(TASK PROMPT): Retype exactly the lines that run from the start of the data to the line holding "common name: california ground squirrel", including both, and only those.

(EXTRACTED DATA):
= Beginning of Section =

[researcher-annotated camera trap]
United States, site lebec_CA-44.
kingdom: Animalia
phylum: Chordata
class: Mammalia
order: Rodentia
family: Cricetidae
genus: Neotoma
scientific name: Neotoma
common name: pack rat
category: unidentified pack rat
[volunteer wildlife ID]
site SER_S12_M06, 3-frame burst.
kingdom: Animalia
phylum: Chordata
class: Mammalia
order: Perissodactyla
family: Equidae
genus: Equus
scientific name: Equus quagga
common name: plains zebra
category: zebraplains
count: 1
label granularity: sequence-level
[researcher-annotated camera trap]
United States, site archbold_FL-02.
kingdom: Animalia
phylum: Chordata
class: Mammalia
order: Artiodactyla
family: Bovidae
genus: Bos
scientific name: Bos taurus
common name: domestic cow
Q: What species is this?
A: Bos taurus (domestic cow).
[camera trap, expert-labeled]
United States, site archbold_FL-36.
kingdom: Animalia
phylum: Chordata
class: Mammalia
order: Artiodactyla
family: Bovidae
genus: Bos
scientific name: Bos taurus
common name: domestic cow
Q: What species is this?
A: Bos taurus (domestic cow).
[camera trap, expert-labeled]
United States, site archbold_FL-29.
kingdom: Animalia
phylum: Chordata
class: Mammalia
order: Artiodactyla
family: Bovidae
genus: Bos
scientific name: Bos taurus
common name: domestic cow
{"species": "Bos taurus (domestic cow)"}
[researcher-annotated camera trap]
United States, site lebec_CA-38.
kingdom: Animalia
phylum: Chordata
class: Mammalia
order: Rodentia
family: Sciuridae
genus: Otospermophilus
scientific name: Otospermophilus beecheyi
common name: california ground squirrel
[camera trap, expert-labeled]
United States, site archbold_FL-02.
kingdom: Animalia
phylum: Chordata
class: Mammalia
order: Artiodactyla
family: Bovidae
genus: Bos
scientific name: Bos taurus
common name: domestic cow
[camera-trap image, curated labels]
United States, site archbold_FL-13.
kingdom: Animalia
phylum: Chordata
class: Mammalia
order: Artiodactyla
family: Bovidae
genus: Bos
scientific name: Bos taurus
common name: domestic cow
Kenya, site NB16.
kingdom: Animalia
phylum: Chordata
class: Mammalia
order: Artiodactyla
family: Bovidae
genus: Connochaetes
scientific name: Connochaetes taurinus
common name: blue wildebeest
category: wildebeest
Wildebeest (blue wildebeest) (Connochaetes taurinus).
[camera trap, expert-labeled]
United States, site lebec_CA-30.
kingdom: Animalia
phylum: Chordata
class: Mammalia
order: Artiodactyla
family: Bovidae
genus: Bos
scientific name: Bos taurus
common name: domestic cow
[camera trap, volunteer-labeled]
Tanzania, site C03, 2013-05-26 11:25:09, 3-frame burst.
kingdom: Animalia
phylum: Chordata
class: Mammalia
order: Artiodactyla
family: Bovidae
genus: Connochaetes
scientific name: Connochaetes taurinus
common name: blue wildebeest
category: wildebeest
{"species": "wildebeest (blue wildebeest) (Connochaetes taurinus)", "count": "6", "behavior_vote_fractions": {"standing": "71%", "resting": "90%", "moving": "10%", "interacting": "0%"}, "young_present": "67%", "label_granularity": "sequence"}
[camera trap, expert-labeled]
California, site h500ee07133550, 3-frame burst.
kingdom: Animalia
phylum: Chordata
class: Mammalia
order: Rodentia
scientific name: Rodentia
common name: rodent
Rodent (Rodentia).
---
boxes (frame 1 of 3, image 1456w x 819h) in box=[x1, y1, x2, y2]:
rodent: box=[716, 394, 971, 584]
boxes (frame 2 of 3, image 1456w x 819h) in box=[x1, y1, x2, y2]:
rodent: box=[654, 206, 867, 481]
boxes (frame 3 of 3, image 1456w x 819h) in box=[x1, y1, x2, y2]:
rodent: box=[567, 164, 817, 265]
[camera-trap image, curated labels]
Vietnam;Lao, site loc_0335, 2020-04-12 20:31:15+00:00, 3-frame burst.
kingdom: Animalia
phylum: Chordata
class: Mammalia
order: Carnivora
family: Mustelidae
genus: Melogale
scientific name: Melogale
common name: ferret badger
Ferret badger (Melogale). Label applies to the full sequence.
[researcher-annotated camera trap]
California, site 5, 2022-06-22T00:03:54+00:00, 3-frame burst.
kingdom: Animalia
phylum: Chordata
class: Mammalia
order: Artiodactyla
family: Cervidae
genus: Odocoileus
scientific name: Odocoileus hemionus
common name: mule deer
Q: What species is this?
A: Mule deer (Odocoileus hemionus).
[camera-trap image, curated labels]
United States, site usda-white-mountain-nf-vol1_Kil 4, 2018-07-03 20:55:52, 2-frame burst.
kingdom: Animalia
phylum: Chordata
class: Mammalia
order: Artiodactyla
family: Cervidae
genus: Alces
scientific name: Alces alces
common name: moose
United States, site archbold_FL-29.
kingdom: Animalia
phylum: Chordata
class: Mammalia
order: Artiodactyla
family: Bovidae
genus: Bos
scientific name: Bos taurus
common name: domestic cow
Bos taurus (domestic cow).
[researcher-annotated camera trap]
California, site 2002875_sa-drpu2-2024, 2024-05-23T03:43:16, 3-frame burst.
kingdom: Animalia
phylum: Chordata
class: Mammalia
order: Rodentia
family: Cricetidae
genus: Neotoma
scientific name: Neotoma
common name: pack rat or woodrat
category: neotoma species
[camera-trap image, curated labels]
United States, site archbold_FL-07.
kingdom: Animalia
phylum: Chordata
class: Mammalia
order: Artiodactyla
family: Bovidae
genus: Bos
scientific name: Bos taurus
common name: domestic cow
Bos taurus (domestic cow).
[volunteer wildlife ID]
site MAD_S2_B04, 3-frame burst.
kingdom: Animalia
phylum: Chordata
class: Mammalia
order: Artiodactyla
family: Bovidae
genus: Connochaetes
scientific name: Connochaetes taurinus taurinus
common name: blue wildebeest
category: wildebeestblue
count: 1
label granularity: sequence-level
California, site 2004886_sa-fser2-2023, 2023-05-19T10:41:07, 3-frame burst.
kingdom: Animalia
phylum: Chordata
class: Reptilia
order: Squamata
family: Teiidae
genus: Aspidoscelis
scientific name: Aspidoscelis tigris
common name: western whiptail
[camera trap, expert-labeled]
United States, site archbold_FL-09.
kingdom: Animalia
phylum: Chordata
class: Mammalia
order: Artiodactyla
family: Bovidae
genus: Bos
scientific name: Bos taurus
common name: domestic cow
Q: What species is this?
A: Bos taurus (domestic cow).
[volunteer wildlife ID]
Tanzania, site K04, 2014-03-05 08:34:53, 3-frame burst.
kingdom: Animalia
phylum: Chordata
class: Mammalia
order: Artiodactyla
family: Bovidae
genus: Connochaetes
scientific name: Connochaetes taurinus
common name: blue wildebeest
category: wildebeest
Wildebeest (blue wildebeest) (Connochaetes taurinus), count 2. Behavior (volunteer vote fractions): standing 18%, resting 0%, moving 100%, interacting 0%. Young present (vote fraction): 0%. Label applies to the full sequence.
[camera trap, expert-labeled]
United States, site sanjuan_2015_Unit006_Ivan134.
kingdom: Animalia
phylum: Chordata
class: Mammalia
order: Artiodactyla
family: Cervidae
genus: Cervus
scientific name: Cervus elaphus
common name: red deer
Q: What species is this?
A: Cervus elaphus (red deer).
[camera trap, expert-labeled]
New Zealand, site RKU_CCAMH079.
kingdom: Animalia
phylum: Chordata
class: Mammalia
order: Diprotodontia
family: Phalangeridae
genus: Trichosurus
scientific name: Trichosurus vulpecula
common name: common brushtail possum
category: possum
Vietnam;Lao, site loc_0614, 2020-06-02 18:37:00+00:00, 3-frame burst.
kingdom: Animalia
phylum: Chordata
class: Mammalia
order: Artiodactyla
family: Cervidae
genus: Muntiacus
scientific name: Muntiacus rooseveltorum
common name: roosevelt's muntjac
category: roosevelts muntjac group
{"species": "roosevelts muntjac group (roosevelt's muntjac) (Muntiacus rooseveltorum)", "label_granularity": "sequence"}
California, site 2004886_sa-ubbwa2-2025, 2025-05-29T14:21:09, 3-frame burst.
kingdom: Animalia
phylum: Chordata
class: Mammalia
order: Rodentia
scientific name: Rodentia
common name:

= End of Section =

(EXERCISE ANSWER):
[researcher-annotated camera trap]
United States, site lebec_CA-44.
kingdom: Animalia
phylum: Chordata
class: Mammalia
order: Rodentia
family: Cricetidae
genus: Neotoma
scientific name: Neotoma
common name: pack rat
category: unidentified pack rat
[volunteer wildlife ID]
site SER_S12_M06, 3-frame burst.
kingdom: Animalia
phylum: Chordata
class: Mammalia
order: Perissodactyla
family: Equidae
genus: Equus
scientific name: Equus quagga
common name: plains zebra
category: zebraplains
count: 1
label granularity: sequence-level
[researcher-annotated camera trap]
United States, site archbold_FL-02.
kingdom: Animalia
phylum: Chordata
class: Mammalia
order: Artiodactyla
family: Bovidae
genus: Bos
scientific name: Bos taurus
common name: domestic cow
Q: What species is this?
A: Bos taurus (domestic cow).
[camera trap, expert-labeled]
United States, site archbold_FL-36.
kingdom: Animalia
phylum: Chordata
class: Mammalia
order: Artiodactyla
family: Bovidae
genus: Bos
scientific name: Bos taurus
common name: domestic cow
Q: What species is this?
A: Bos taurus (domestic cow).
[camera trap, expert-labeled]
United States, site archbold_FL-29.
kingdom: Animalia
phylum: Chordata
class: Mammalia
order: Artiodactyla
family: Bovidae
genus: Bos
scientific name: Bos taurus
common name: domestic cow
{"species": "Bos taurus (domestic cow)"}
[researcher-annotated camera trap]
United States, site lebec_CA-38.
kingdom: Animalia
phylum: Chordata
class: Mammalia
order: Rodentia
family: Sciuridae
genus: Otospermophilus
scientific name: Otospermophilus beecheyi
common name: california ground squirrel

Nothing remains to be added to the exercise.